[pre-ANN] CompressedBeliefMDPs.jl: Solve large POMDPs in POMDPs.jl!

Hello everyone!

I’m excited to announce CompressedBeliefMDPs.jl (docs on repo), an upcoming addition to the POMDPs.jl ecosystem. CompressedBeliefMDPs.jl provides a framework for solving large POMDPs through belief compression.

We are looking for suggestions, feature requests, and any other feedback people would like to share! We will be accepting feedback for around a week before we launch.

Current Features

  • Algorithms for fast belief sampling from POMDPs
  • Wrappers for compression and dimensionality reduction (ranging from variational auto-encoders to Isomap compression)
  • Support for continuous and discrete action + state space POMDPs
  • Extensible framework that supports custom base solvers, compressors, and samplers

Example Usage

using POMDPs, POMDPTools, POMDPModels
using CompressedBeliefMDPs

pomdp = BabyPOMDP()
compressor = PCACompressor(1)
updater = DiscreteUpdater(pomdp)
sampler = BeliefExpansionSampler(pomdp)
solver = CompressedBeliefSolver(
policy = solve(solver, pomdp)

What is belief compression?

This provides an informal introduction to belief compression if you are unfamiliar with POMDPs.

In RL and sequential decision-making, we deal with objects called partially observed Markov decision processes (POMDPs). This is just a fancy word for a sequence of states and actions that we have imperfect information over. For example, in poker, we have a set of actions (e.g., check, bet, call, raise) and a current state that we imperfectly observe (e.g., I don’t know what cards my opponents have).

Unfortunately, real-world problems are often much larger than poker (e.g., consider all the states and actions you might face while driving in NYC), so we have to devise techniques that make the enormity of the real world computationally tractable. One way to do this is with a technique called “belief compression.”
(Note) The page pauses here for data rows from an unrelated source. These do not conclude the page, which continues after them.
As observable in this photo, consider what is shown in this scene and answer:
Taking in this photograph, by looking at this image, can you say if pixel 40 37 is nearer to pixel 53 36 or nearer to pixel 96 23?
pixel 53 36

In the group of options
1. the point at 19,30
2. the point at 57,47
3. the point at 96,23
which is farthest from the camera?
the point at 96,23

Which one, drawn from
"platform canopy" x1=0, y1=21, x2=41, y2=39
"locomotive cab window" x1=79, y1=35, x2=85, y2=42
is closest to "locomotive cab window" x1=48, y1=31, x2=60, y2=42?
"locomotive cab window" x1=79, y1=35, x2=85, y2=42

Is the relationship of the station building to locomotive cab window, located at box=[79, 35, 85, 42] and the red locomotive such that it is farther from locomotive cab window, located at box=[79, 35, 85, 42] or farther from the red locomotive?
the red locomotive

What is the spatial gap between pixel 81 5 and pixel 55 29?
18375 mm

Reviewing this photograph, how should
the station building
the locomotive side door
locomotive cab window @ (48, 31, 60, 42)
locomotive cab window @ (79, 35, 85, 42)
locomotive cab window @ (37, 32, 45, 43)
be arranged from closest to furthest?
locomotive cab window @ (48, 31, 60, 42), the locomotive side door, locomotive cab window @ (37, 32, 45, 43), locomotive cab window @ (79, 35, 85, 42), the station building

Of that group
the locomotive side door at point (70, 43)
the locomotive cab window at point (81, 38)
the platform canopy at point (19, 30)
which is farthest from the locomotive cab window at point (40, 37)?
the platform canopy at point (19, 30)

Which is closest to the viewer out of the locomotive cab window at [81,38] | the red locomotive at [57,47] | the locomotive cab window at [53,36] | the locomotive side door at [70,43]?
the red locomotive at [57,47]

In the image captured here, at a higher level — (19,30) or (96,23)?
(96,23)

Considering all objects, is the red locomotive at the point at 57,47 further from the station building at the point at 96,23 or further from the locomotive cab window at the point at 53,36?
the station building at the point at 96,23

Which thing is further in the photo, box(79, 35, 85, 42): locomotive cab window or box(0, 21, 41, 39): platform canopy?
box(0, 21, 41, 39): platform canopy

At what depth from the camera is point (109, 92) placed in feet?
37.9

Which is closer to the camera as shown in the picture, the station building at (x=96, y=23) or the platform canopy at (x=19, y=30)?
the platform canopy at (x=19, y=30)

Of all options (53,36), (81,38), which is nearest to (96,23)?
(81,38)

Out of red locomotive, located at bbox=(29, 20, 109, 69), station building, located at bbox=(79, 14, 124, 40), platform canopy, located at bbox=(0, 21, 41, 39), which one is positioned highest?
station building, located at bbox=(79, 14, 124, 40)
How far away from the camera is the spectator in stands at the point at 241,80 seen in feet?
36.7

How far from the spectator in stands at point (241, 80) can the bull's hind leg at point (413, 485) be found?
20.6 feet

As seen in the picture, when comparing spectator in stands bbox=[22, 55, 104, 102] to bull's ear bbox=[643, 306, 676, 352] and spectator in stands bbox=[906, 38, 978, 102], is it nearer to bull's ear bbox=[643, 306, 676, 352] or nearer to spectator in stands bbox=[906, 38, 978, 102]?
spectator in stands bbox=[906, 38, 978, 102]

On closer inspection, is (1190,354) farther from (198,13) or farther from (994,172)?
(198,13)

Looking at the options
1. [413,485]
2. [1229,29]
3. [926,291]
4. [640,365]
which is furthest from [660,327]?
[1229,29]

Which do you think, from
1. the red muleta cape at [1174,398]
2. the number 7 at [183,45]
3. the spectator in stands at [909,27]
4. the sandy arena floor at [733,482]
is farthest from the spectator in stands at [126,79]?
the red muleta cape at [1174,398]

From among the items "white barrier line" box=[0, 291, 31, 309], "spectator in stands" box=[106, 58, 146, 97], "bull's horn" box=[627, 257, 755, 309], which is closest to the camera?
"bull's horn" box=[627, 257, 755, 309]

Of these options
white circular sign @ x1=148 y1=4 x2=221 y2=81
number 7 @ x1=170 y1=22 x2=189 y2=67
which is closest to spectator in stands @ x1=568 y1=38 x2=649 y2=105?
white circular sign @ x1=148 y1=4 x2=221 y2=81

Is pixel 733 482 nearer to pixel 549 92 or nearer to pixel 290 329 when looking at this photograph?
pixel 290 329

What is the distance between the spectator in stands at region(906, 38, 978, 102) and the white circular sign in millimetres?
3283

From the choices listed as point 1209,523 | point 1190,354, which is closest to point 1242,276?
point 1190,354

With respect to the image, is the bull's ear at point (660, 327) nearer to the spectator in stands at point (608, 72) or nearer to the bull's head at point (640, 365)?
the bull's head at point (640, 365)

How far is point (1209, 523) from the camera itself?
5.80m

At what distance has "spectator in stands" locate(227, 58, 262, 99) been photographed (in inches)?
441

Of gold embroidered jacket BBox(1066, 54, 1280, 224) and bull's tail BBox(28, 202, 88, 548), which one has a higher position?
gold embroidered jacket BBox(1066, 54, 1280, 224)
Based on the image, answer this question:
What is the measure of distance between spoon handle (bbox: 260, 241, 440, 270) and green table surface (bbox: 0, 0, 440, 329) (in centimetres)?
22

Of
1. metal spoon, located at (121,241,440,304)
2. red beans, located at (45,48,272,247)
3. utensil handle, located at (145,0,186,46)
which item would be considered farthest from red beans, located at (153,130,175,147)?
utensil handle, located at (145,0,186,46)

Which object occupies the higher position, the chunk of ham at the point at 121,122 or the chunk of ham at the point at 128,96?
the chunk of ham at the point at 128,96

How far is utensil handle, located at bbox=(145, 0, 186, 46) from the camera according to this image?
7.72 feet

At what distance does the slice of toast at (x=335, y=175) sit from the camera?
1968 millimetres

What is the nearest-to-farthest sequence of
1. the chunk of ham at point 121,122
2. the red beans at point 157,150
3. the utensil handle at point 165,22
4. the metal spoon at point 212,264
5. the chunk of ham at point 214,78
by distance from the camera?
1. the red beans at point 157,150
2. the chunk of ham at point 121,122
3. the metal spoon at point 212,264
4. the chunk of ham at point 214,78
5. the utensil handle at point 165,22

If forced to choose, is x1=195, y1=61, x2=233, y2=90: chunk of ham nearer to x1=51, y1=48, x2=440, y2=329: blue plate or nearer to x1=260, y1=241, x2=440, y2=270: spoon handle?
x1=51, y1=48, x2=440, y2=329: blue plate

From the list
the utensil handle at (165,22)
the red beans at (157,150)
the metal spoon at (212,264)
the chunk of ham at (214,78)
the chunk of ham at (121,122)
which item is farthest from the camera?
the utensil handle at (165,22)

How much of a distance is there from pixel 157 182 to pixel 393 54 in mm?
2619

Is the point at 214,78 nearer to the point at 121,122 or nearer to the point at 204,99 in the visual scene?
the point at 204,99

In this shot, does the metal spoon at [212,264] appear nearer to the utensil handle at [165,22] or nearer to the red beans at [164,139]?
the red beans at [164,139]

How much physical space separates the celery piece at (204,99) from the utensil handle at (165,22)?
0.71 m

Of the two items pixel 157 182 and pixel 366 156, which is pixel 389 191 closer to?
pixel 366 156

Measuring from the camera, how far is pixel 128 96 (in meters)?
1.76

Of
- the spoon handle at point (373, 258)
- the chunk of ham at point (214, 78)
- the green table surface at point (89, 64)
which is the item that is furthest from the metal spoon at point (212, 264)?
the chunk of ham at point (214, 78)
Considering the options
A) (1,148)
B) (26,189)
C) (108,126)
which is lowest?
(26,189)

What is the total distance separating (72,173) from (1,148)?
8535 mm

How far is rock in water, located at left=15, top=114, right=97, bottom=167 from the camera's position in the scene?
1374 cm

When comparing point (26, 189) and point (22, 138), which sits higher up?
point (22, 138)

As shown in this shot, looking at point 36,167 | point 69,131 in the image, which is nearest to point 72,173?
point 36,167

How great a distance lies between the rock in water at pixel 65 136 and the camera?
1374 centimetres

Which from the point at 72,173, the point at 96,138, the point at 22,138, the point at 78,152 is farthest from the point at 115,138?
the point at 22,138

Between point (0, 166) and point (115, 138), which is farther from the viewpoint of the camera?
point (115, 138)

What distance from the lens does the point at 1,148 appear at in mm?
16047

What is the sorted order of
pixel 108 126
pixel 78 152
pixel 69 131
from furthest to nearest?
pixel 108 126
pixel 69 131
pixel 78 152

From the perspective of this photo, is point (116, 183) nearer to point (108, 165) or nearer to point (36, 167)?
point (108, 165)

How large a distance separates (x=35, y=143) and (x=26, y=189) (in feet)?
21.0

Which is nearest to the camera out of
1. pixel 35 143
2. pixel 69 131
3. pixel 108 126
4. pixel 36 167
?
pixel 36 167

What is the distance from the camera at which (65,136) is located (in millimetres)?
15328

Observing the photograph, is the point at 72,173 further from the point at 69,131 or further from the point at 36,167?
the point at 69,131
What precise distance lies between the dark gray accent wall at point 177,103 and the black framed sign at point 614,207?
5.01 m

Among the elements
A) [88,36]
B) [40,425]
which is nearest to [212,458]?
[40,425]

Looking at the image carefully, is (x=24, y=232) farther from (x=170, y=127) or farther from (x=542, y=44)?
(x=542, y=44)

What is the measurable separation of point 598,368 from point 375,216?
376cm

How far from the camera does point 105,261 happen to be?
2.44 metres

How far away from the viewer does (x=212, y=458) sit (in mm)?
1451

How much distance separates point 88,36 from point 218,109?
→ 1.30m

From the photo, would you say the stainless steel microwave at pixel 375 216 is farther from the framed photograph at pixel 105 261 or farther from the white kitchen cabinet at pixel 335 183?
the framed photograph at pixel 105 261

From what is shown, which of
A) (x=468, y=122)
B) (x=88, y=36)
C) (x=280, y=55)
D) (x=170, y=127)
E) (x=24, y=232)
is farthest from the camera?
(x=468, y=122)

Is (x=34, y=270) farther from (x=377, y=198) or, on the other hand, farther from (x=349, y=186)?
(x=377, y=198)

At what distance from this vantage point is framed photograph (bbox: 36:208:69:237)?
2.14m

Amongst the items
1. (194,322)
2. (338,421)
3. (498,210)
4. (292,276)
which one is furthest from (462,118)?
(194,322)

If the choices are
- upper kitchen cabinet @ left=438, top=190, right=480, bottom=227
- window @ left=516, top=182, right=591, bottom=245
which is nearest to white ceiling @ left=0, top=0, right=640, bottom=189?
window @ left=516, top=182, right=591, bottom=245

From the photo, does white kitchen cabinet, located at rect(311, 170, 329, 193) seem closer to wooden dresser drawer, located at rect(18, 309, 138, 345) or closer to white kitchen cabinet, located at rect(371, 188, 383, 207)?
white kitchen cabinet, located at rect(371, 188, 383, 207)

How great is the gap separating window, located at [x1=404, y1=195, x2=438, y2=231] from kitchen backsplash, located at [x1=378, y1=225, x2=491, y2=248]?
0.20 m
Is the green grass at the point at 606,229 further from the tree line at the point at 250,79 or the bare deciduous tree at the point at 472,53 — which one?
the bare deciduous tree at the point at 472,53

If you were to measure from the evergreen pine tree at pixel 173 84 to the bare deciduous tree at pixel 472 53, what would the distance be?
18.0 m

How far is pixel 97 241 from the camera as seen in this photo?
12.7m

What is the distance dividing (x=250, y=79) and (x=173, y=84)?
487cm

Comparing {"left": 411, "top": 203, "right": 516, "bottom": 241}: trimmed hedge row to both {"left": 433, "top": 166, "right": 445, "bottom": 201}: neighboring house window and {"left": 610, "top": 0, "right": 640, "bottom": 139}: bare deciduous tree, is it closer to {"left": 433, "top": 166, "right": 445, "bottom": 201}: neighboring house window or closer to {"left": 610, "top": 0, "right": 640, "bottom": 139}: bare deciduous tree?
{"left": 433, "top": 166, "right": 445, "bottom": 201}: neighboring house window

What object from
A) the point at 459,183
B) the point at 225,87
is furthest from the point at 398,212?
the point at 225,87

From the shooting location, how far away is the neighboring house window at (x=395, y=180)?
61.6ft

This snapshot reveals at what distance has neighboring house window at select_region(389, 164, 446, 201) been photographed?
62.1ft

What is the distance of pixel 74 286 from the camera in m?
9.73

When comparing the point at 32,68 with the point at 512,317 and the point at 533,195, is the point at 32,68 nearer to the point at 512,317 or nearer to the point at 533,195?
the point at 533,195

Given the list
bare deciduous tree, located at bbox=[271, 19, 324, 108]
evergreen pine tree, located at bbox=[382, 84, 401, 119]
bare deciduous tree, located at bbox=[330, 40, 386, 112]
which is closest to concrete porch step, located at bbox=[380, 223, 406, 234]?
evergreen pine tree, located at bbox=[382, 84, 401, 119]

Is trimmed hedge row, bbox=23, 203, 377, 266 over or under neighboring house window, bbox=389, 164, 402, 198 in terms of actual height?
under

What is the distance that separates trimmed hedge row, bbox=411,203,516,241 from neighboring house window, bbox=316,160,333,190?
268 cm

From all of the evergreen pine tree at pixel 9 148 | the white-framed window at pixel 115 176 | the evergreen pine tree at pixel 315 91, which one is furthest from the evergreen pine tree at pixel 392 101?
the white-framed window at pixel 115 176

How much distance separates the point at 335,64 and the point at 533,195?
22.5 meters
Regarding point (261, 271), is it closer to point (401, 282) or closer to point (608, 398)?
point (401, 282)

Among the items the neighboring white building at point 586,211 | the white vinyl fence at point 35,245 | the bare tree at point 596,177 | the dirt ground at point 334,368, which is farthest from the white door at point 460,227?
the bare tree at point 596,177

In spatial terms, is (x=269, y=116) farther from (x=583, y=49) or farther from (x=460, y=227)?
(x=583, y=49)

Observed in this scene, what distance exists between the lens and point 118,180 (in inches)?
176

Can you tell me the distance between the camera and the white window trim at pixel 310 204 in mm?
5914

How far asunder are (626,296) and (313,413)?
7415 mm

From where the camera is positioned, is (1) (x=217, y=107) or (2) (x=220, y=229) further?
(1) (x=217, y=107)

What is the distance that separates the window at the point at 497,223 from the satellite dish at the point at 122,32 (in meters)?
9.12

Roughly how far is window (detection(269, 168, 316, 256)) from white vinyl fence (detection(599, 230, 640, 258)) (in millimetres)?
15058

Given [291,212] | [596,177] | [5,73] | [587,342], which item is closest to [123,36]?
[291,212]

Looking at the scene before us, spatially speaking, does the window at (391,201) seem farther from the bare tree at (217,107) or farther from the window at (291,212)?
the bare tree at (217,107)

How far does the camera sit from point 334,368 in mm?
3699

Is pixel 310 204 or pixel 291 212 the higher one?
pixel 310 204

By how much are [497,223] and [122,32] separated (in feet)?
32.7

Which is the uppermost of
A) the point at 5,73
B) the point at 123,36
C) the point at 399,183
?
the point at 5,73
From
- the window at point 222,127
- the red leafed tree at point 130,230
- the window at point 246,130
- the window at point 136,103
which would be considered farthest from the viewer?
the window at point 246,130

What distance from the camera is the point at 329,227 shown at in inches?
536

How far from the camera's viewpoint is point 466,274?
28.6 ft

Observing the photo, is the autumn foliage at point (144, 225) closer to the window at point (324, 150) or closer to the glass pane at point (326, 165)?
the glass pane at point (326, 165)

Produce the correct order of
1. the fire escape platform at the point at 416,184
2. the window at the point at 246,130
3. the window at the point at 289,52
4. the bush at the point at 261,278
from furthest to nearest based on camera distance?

At the highest level, belief compression is just as its name implies: a compression of my beliefs. In the literature, belief is the word we use to describe a distribution over possible states. More intuitively, since I observe the world imperfectly, I don’t know the exact state I’m in for certain. Consider a rover on Mars, we only know its position through noisy sensor measurements that are beamed to Earth from millions of miles away: it’s unreasonable to assume that we know the rover’s exact position at any moment, but we do have some belief over where it’s likely to be.

Since real-world problems are large, we have to maintain belief over a potentially gargantuan number of states. Luckily, there are many real-world problems where belief is sparsely distributed or concentrated. Take the Mars rover example, while the rover could theoretically be anywhere on the surface of the planet, it is more likely to be close to where its sensors say it is (this example is, of course, an exaggeration; real POMDPs for mobile robot navigation would likely not maintain belief over an entire planet’s worth of positions). As another example, we could take stock prices. For non-volatile stocks, the price one second in the future is likely to be similar to the price it trades at now (this is the essence of martingales).

But what does all of this get at? The core idea of belief compression is this: because I am likely to have some information about what state I’m in, it’s inefficient to maintain belief about places I’m unlikely to be; if I can learn to more compactly represent my beliefs, then I can focus on planning from the most relevant belief-states.

Belief compression is thus a method for solving large POMDPs that concentrates computational power on a compressed representation of the belief space.